Nusinersen is an antisense oligonucleotide (ASO), created to bind to SMN2 premessenger ribonucleic acid (RNA) (Finkel, Mercuri, Darras, et al., 2017). Nusinersen stabilizes transcription via increased inclusion of exon 7, leading to increased SMN protein production. It is administered intrathecally via repeated lumbar puncture and requires 4 loading doses over 2 months, followed by maintenance dosing every 4 months throughout the patient’s lifetime. Rare side effects include thrombocytopenia, coagulation abnormalities, and renal toxicity, which are monitored via laboratory work at each dose (Mercuri, Muntoni, Baranello, et al., 2021). Obtaining intrathecal access can be challenging in patients with severe scoliosis, especially with prior spinal fusion, and risks of lumbar puncture-related complications over time and also repetitive exposure to sedation for those who require it are additional factors to consider related to tolerability. A double-blinded, placebo-controlled, phase 3 study showed that nusinersen improved the event-free survival in SMA type 1 patients, defined as death or permanent assisted ventilation (Finkel et al., 2017). The initial trial data, now further supplemented by information from longer open label studies, as well as subsequent studies in phenotypically milder and later-onset patients, have shown significant functional improvement compared with placebo and/or natural history (Mercuri, Darras, Chiriboga, et al., 2018). Some infants who received early treatment have shown near-normal development (De Vivo, Topaloglu, Swoboda, et al., 2019). Real-world data has also shown promise in patient groups unlike those studied in the research trials (Hagenacker, Wurster, Günther, et al., 2020).

In mid-2020, risdiplam, an oral/gastrostomy tube administered selective SMN2 splicing modifier designed to modulate splicing of SMN2 to increase production of functional SMN protein, was approved in the United States for all SMA patients over 2 months of age. Given its mode of administration, risdiplam is taken up by both nervous system and systemic tissues; whether SMN repletion in peripheral tissues is of clinical significance is a subject of ongoing research. Data in an infantile-onset SMA cohort after 12 months of treatment showed that 1/3 were able to sit without support for at least 5 s, a milestone not attained in this disorder, and roughly twice the survival without permanent ventilation compared with a natural history cohort (Baranello, Darras, Day, et al., 2021).

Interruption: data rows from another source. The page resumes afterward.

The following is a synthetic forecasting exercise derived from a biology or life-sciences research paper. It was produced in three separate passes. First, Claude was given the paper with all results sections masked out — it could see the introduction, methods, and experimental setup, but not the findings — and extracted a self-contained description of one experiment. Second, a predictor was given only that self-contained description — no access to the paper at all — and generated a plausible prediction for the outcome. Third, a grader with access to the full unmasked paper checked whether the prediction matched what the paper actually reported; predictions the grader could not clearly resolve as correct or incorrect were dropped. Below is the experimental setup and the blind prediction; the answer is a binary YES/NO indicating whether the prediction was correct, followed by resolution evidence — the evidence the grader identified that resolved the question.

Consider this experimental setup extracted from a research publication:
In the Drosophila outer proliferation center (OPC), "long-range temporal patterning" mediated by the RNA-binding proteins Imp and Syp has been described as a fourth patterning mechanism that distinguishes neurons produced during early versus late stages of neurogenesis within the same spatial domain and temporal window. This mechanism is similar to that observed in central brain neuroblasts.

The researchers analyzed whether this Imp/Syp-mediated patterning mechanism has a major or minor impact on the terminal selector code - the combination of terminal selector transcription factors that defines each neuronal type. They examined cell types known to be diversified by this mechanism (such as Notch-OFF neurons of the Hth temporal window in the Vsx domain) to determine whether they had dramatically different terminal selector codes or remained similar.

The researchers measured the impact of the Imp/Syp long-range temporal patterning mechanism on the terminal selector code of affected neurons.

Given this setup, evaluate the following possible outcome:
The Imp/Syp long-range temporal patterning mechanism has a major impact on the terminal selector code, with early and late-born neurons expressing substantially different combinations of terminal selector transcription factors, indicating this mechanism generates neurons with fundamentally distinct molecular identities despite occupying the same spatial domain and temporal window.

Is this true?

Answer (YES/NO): NO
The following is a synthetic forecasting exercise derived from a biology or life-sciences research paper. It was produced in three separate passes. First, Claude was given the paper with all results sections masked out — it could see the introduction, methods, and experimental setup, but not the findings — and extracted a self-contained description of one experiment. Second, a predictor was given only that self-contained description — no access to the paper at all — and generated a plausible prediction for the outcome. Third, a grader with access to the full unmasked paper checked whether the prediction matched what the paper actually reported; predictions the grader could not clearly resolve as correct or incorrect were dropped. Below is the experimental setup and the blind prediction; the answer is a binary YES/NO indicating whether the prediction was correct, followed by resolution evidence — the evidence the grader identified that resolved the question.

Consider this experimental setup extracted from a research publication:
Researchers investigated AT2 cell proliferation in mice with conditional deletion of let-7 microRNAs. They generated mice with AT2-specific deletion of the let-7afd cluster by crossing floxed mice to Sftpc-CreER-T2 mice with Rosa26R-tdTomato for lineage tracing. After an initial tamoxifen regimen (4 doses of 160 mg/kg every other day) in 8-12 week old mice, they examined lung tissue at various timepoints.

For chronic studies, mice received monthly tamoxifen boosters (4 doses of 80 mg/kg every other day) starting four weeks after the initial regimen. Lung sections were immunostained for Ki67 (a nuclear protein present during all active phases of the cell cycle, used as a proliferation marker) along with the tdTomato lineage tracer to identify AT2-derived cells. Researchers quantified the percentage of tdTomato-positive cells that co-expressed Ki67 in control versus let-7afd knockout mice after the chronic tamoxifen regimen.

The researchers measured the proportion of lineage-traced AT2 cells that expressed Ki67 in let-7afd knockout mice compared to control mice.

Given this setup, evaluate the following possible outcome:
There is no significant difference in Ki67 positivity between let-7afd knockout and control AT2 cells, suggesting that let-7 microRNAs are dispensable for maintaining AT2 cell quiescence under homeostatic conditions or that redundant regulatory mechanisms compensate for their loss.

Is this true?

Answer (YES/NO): NO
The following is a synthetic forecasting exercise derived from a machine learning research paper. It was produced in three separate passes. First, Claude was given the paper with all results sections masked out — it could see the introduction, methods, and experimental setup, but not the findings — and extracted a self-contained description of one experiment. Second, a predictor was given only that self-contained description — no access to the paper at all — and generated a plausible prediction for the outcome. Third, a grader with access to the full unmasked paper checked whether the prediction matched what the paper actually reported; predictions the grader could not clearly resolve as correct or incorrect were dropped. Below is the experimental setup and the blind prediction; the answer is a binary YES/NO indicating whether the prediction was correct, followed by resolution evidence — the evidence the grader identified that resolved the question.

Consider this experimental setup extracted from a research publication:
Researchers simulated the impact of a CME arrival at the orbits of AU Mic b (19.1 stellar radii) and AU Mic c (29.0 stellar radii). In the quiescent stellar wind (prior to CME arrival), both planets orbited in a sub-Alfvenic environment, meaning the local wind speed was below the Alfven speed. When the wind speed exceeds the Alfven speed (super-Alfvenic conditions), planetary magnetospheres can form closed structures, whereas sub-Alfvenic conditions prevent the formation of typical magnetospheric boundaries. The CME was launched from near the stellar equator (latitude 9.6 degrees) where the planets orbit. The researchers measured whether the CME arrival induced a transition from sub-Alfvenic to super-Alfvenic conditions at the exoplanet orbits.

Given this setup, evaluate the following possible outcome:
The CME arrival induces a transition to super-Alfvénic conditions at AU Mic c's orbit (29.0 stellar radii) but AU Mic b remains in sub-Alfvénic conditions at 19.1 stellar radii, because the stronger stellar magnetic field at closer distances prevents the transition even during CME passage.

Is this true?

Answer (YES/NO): NO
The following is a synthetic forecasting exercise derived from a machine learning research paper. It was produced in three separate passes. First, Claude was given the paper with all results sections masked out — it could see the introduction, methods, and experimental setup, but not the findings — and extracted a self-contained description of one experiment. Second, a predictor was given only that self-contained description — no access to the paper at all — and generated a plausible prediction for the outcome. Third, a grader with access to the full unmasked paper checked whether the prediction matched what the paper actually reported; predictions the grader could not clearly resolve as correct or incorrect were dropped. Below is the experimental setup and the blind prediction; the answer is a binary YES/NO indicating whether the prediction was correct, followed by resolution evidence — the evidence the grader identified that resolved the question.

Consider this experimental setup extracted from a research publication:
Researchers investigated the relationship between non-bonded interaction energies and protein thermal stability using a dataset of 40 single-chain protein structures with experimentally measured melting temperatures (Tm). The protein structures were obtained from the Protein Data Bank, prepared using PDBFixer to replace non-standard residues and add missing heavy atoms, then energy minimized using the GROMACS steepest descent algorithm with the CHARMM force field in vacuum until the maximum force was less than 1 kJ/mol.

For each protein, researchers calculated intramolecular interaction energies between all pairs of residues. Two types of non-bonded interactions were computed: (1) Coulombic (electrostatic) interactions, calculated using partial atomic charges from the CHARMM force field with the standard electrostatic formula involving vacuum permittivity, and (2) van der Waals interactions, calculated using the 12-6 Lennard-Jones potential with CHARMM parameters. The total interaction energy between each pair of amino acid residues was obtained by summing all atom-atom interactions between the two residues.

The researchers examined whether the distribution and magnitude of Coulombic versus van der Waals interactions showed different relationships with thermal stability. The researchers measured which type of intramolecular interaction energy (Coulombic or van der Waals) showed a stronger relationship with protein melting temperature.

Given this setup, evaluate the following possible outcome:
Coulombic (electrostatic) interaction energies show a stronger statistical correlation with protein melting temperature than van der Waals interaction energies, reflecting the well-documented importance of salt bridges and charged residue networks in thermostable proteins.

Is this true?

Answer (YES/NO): YES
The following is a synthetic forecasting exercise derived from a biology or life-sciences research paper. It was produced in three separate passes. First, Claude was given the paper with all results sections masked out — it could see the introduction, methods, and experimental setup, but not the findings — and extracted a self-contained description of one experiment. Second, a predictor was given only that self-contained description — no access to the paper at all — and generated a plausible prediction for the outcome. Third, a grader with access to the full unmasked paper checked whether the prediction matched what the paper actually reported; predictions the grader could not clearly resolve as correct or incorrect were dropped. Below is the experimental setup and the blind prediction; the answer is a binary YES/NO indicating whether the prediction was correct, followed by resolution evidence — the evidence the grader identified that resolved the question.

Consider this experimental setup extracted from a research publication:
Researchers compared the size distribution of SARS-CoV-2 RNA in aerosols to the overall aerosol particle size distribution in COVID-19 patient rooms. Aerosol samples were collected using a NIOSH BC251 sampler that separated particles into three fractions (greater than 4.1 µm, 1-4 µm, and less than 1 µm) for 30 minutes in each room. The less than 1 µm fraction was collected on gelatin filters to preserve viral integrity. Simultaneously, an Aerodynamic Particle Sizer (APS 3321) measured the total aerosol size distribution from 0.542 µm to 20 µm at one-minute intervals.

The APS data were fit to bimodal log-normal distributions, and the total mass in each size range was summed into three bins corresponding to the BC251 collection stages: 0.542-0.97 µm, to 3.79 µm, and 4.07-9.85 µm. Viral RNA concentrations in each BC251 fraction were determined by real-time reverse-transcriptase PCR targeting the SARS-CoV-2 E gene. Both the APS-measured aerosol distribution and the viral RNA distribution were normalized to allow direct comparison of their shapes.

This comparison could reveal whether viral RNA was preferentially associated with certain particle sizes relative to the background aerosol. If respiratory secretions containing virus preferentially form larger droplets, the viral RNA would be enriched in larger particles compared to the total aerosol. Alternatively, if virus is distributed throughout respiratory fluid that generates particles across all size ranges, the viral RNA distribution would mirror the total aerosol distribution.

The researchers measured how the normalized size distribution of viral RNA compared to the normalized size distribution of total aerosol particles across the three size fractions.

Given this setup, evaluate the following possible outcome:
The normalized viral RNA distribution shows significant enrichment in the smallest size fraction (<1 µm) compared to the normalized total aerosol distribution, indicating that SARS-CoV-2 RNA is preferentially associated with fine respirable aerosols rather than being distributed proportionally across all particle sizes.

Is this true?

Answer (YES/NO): NO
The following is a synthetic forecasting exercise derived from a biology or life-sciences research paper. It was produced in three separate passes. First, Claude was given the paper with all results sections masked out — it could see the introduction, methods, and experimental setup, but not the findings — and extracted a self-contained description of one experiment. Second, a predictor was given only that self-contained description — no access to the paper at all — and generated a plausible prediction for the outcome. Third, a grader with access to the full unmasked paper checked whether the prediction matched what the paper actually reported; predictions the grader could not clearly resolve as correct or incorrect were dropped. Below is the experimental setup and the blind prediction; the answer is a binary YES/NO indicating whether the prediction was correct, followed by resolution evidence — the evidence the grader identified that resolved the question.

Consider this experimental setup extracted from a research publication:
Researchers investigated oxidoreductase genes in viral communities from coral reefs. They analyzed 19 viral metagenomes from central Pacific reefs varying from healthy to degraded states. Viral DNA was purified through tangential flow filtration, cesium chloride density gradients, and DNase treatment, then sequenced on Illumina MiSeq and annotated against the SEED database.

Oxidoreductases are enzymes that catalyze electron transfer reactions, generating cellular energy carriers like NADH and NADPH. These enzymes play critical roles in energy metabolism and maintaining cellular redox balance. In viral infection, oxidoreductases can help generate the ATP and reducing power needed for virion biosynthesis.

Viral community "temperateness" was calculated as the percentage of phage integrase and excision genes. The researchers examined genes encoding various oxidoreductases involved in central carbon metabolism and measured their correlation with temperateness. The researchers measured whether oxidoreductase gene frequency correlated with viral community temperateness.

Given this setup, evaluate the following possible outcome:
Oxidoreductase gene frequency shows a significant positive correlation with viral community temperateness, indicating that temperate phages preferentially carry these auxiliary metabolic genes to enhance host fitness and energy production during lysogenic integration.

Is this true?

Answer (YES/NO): NO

Additional trials in phenotypically milder and presymptomatic populations are accumulating data via several research protocols. This small molecule therapy has been well-tolerated in research trials although effects on male fertility and teratogenicity in pregnant females were described in preclinical studies, with no data yet available in humans. Effects of nonadherence to daily dosing in the context of interrupted supply or noncompliance or poor oral tolerance such as during viral gastrointestinal illnesses are also unclear at this time.

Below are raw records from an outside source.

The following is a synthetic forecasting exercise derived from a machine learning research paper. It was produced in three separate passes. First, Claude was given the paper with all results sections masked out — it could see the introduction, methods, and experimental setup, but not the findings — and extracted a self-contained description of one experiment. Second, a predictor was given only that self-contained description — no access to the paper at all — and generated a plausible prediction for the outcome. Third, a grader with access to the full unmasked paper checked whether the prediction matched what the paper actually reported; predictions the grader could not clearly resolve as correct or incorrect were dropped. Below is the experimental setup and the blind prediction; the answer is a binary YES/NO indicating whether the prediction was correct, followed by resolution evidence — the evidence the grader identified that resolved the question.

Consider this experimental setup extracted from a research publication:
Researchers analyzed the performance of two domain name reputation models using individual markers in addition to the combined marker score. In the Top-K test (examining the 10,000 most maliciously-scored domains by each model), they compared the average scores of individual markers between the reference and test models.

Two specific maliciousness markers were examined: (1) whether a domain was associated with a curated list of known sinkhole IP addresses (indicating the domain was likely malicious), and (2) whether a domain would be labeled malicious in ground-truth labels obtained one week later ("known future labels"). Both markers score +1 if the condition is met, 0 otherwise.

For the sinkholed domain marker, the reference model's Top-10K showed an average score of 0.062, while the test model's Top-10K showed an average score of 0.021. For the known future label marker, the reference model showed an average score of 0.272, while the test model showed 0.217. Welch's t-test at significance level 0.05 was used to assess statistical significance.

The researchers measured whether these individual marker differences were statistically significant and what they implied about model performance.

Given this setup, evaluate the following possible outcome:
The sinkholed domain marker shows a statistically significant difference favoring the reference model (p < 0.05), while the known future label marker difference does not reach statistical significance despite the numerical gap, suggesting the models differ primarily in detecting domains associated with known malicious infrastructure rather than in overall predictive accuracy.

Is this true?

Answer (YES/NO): NO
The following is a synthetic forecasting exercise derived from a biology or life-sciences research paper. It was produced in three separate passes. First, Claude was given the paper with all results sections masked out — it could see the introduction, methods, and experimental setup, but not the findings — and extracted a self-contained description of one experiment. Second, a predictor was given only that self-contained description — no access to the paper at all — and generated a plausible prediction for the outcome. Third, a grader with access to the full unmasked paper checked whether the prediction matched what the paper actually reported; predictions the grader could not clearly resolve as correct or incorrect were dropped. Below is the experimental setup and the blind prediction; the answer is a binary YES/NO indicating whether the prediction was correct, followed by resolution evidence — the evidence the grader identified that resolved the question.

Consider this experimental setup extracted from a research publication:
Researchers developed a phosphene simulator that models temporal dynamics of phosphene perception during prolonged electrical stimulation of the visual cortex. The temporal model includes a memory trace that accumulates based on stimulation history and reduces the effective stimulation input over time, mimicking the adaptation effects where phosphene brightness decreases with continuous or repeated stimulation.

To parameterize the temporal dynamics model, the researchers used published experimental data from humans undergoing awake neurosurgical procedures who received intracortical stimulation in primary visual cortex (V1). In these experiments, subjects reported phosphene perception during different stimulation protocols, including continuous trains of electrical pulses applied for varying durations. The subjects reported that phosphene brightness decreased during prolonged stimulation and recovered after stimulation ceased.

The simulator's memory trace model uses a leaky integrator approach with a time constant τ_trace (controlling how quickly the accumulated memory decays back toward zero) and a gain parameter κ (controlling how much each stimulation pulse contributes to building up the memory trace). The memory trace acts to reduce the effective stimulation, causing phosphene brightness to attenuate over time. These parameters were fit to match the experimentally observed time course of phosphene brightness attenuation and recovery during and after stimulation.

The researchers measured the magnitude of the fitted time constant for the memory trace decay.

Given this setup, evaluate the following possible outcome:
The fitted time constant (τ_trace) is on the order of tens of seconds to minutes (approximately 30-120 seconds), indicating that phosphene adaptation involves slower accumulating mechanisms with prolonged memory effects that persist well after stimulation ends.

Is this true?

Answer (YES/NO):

SMA is the first disease with an approved systemic in vivo gene therapy in the United States. Available since 2019, onasemnogene abeparvovec-xioi is a gene transfer therapy administered via an adeno-associated virus (AAV)-9 vector to patients under 2 years of age; in Europe, approval is up to 21 kg in weight. A transgene that manufactures SMN is in the genomic cassette, administered as a one-time intravenous infusion (Mendell, Al-Zaidy, Shell, et al., 2017). Side effects include thrombocytopenia, thrombotic microangiopathy, elevated troponin-I, and elevated aminotransferases (Mendell et al., 2017). To help mitigate some of the patient’s immune-based response to the viral load, concomitant oral daily steroids are given for at least a month and followed by a 4 week taper if safe to do so. Patients are required to have a baseline anti-AAV9 antibody titer of ≤1:50 prior to administration. Phase 3 open label data from the STR1VE study treating infantile-onset SMA patients with two copies of SMN2 showed 13 of 22 patients were independently sitting at 18 months of age, as well as improvements in other markers of motor, respiratory, and bulbar function (Mercuri et al., 2021). Ongoing trials are looking at benefit for those dosed at older ages with intrathecal gene transfer delivery; preclinical concerns for dorsal root ganglion toxicity led to a clinical hold on one study.

Real-world data on short- and long-term impact of all three approved SMA treatments continue to be collected. Combination therapy also is a reality, with research trials such as JEWELFISH accumulating data about risdiplam added after prior gene transfer treatment in a subset of subjects, and the RESPOND trial studying nusinersen after gene transfer; such data will be critical for evaluating the efficacy and tolerability of combination treatment, informing the ethical and economic considerations of access to these high-cost treatments across the spectrum of SMA severity.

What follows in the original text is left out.